Brownfield site could be developed by local firm
One of the largest brownfield development sites in Europe could be regenerated by a local firm, Barking Riverside Limited, English Partnerships has announced.
The company has applied for planning permission to develop the 443-acre Barking Riverside site, which is a key development area for the UK as well as for Thames Gateway.
Barking Riverside Limited has produced a master plan to establish a new community at the site, comprising new homes, community facilities and employment opportunities.
The project will deliver many high quality homes, a significant proportion of which will be affordable and made available for key local workers.

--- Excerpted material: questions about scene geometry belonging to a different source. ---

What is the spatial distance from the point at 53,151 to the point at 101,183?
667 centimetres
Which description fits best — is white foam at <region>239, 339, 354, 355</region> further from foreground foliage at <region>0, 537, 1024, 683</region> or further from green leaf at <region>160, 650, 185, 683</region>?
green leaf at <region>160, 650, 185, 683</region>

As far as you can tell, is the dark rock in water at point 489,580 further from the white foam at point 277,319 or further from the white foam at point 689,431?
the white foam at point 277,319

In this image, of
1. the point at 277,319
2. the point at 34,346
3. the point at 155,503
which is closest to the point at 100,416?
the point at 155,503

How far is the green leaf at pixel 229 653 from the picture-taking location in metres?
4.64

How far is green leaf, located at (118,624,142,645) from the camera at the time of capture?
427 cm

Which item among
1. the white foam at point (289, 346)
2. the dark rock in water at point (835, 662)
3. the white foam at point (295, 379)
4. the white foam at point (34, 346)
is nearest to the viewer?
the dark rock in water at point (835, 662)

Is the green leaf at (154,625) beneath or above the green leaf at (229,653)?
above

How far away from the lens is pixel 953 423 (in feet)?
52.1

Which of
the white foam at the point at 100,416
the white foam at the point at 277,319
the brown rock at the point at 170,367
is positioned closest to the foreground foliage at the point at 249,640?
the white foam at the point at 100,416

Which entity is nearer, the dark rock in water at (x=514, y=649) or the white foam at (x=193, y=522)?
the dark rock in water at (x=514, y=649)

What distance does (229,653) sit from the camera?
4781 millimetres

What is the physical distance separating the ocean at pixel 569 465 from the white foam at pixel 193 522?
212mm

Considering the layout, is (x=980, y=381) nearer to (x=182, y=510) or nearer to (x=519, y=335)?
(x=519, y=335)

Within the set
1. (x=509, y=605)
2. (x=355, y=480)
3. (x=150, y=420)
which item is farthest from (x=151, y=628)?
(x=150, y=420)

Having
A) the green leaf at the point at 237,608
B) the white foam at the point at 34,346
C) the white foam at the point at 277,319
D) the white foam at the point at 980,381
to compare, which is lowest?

For the first time, the borough of Barking and Dagenham will also be provided with access to 2km of the river frontage, and open spaces covering around 40% of the site, which is about 140 acres, will also be available for community use.
The plan, which will take an estimated 20 years to complete, should see the creation of a vibrant, sustainable community, comprising approximately 10,800 new mixed-tenure homes within a high quality mixed-use urban environment.
There will also be a range of community facilities, including shopping, employment, leisure opportunities and environmental benefits, which will all be supported by new, integrated transport links.
“There is provision in the master plan for plenty of public green space, children’s play areas and cycle-ways,” one of Barking Riverside Limited’s directors, Roger Bond stated. “The proposed plan for this site includes a significant area of green and open space for use as an amenity by resident and the wider community.”
“The four key elements to the green space proposals on the 150-hectare site include plans for a park linking all areas of the site with cycle links, footpaths, parks and sports areas.”
Public consultation also played a significant role in the planning procedure in order to ensure the project was well integrated with surrounding communities. Two public exhibitions were held on four separate dates and nearly 45,000 newsletters were issued to the existing neighbourhood.
Steve Oakes, spokesman for English Partnerships, said that many of the suggestions made by local people were incorporated into the plan.
“We are please to have received so much positive feedback from local people,” he commented. “I would like to thank everyone that completed our questionnaire at the exhibitions last year – we read and considered each and every comment.”